╭─ ENTRIES SHOWN

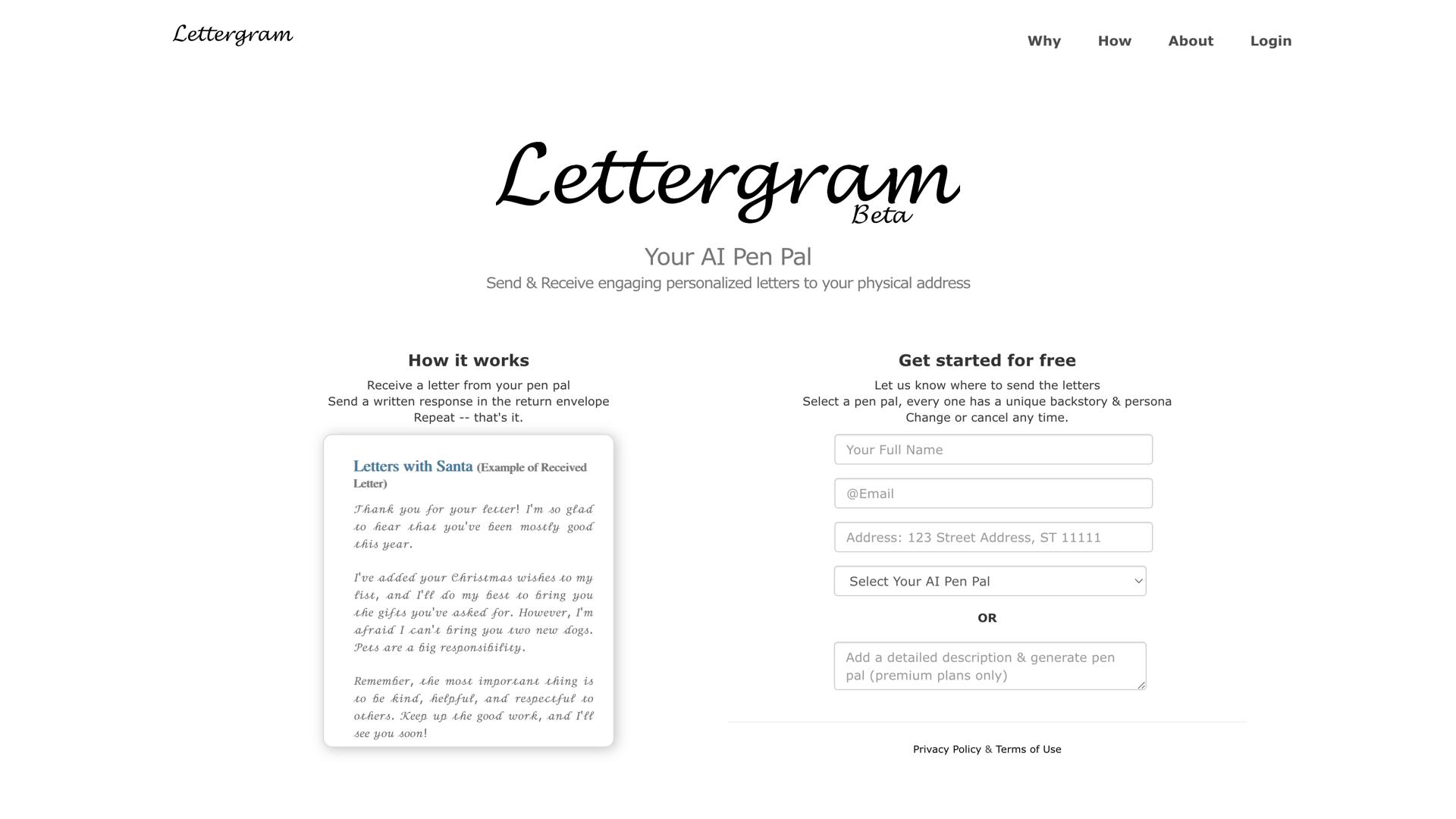 Lettergram

Why How About Login

Lettergram
Beta

Your AI Pen Pal

Send & Receive engaging personalized letters to your physical address

How it works

Receive a letter from your pen pal
Send a written response in the return envelope
Repeat -- that's it.

Letters with Santa (Example of Received Letter)

Thank you for your letter! I'm so glad to hear that you've been mostly good this year.

I've added your Christmas wishes to my list, and I'll do my best to bring you the gifts you've asked for. However, I'm afraid I can't bring you two new dogs. Pets are a big responsibility.

Remember, the most important thing is to be kind, helpful, and respectful to others. Keep up the good work, and I'll see you soon!

Get started for free

Let us know where to send the letters
Select a pen pal, every one has a unique backstory & persona
Change or cancel any time.

Your Full Name

@Email

Address: 123 Street Address, ST 11111

Select Your AI Pen Pal

OR

Add a detailed description & generate pen pal (premium plans only)

Privacy Policy & Terms of Use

╰─

### [WHAT IS REQUIRED]
Among the entries, how many lines hold the word "Select"? Please answer with only that number.

### [TASK SOLUTION]
2